** TASK MATERIAL **
========================

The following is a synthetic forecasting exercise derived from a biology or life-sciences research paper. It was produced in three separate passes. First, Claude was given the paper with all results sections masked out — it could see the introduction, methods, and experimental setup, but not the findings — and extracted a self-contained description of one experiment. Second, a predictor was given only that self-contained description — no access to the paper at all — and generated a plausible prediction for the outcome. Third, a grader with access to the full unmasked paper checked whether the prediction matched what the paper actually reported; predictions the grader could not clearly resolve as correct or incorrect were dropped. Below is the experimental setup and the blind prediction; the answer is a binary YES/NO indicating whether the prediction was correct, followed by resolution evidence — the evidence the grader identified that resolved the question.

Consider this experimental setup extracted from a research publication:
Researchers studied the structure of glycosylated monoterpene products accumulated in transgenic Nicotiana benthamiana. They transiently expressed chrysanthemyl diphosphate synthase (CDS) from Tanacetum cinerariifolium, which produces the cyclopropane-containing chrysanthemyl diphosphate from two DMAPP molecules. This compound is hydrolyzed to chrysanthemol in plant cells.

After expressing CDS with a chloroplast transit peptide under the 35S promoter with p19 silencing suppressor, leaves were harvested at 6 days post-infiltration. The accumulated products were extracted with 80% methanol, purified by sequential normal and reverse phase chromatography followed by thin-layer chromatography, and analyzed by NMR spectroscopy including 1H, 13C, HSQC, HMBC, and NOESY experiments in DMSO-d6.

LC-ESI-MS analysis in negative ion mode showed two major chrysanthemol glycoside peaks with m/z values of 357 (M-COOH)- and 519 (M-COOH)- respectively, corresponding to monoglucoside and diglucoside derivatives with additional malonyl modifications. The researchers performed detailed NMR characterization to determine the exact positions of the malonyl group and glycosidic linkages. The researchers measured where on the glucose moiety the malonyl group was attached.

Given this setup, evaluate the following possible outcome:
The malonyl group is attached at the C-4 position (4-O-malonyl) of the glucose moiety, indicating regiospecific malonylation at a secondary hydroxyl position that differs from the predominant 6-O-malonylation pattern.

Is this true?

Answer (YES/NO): NO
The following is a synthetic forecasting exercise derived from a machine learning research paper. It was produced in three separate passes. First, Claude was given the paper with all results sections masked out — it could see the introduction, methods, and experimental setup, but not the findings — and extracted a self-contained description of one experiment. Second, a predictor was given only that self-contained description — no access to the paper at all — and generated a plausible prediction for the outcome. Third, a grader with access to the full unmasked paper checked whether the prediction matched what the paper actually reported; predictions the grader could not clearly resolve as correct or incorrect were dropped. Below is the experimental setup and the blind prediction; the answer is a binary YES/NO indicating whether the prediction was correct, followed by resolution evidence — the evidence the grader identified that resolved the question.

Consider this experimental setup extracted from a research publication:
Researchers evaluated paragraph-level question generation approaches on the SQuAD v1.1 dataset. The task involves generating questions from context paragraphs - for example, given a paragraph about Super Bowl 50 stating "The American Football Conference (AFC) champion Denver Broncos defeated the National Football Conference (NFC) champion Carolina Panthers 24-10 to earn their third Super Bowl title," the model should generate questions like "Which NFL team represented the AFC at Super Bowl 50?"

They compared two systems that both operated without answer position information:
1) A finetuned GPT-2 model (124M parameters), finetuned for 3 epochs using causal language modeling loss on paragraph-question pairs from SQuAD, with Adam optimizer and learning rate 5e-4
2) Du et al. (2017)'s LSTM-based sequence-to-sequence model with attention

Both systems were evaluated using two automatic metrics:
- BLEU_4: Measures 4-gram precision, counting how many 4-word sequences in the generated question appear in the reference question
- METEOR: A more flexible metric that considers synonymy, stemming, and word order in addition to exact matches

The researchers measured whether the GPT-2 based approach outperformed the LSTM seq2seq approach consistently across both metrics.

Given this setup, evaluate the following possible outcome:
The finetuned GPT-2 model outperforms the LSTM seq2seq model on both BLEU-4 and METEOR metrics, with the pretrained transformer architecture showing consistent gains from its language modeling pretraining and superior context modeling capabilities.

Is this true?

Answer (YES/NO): NO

========================

** YOUR ASSIGNMENT **
Exact lines only, please: output the listing from the first line to the line with "Researchers studied the", both included.

** FINISHED EXERCISE **
The following is a synthetic forecasting exercise derived from a biology or life-sciences research paper. It was produced in three separate passes. First, Claude was given the paper with all results sections masked out — it could see the introduction, methods, and experimental setup, but not the findings — and extracted a self-contained description of one experiment. Second, a predictor was given only that self-contained description — no access to the paper at all — and generated a plausible prediction for the outcome. Third, a grader with access to the full unmasked paper checked whether the prediction matched what the paper actually reported; predictions the grader could not clearly resolve as correct or incorrect were dropped. Below is the experimental setup and the blind prediction; the answer is a binary YES/NO indicating whether the prediction was correct, followed by resolution evidence — the evidence the grader identified that resolved the question.

Consider this experimental setup extracted from a research publication:
Researchers studied the structure of glycosylated monoterpene products accumulated in transgenic Nicotiana benthamiana. They transiently expressed chrysanthemyl diphosphate synthase (CDS) from Tanacetum cinerariifolium, which produces the cyclopropane-containing chrysanthemyl diphosphate from two DMAPP molecules. This compound is hydrolyzed to chrysanthemol in plant cells.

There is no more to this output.